Source records:
☆ ☆ ☆ ☆
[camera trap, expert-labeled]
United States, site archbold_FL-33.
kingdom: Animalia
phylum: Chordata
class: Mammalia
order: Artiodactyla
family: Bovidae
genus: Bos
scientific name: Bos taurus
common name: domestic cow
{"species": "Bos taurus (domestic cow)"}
☆ ☆ ☆ ☆
▶ **PROBLEM TO WORK ON**: Copy every line of the data above exactly.

▶ **SOLUTION**:
[camera trap, expert-labeled]
United States, site archbold_FL-33.
kingdom: Animalia
phylum: Chordata
class: Mammalia
order: Artiodactyla
family: Bovidae
genus: Bos
scientific name: Bos taurus
common name: domestic cow
{"species": "Bos taurus (domestic cow)"}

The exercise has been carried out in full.